Our Lady Of The Fields
Country : France
Year :
The title of Our Lady of the Fields and the devotion to Mary as such, takes us back to the earliest days of Catholic life in France.
We owe a great deal of our traditional devotion to Mary to St. Denys, the first Bishop of Paris. The story is told that he drove the demons from a temple of Ceres, the pagan goddess of agriculture, and placed therein a Madonna modeled after St. Luke’s famous painting. The Temple was dedicated to the Blessed Virgin whom Parisians have honored for centuries under the title of Our Lady of the Fields.

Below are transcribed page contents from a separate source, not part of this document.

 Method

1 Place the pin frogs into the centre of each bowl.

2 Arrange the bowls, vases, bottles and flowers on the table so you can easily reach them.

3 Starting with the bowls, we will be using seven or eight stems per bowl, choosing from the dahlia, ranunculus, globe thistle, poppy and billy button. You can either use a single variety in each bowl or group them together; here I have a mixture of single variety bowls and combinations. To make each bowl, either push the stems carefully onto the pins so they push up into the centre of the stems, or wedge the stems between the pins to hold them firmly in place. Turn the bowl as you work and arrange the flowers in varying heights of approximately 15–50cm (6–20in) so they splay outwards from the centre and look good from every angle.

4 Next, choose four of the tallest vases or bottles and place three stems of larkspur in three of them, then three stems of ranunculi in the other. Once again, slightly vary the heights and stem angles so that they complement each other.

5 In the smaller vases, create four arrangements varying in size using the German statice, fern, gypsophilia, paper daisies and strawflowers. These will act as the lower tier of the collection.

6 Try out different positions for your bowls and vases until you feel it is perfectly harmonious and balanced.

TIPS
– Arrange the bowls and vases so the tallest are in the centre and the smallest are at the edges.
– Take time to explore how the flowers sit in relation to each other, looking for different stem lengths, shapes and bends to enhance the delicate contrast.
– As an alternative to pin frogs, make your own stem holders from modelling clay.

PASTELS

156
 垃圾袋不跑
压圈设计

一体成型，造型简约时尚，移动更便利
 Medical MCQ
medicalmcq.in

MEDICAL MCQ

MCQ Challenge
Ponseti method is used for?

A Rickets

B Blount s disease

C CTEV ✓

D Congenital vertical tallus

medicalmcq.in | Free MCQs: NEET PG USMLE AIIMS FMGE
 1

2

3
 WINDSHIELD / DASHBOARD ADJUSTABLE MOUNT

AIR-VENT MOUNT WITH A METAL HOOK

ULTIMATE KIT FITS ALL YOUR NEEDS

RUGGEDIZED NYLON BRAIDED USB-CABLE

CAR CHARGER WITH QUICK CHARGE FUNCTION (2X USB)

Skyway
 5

If the Blessed Virgin were a goddess she would be a very human goddess—simple and approachable, forgetful of her privileges and of her beauty. Her constant humility adds to her charm. St. Denys knew this well. He found her so gloriously beautiful that he gave to her the place in the temple—and in the hearts of the people—formerly held by the pagan goddess.
“I am the Flower of the Fields”, the Holy Ghost has the Blessed Virgin say. A flower of the fields has a simple beauty that charms us even more because it blossoms by itself without care or cultivation. Our Savior Himself marveled at such a flower and of it He spoke these words of praise that have been repeated through the centuries: “See how the lilies of the field grow; they neither toil nor spin, yet I say to you that not even Solomon in all his glory was arrayed like one of these”.
But lilies soon fade and roses are hardly open before they begin to shed their petals before the wind.
The beauty of Mary is less perishable; it remains ever fresh and unchanged in the valley of our exile.